---------- RECORDED INFORMATION

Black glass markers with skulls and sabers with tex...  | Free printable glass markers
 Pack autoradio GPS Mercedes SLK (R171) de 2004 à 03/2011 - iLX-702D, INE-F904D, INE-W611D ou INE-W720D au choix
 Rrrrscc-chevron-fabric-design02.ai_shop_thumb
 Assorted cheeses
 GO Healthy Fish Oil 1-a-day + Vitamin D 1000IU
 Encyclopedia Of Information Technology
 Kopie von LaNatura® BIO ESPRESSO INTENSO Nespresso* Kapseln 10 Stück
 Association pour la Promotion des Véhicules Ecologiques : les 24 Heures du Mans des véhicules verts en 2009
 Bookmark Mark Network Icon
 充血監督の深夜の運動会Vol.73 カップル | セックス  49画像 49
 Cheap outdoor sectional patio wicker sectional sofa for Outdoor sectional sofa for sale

--------------------

(WHAT THIS TASK INVOLVES) Copy, exactly and with nothing added, the lines from the one containing "Pack autoradio GPS" through the end of the records.

(FINAL ANSWER)
 Pack autoradio GPS Mercedes SLK (R171) de 2004 à 03/2011 - iLX-702D, INE-F904D, INE-W611D ou INE-W720D au choix
 Rrrrscc-chevron-fabric-design02.ai_shop_thumb
 Assorted cheeses
 GO Healthy Fish Oil 1-a-day + Vitamin D 1000IU
 Encyclopedia Of Information Technology
 Kopie von LaNatura® BIO ESPRESSO INTENSO Nespresso* Kapseln 10 Stück
 Association pour la Promotion des Véhicules Ecologiques : les 24 Heures du Mans des véhicules verts en 2009
 Bookmark Mark Network Icon
 充血監督の深夜の運動会Vol.73 カップル | セックス  49画像 49
 Cheap outdoor sectional patio wicker sectional sofa for Outdoor sectional sofa for sale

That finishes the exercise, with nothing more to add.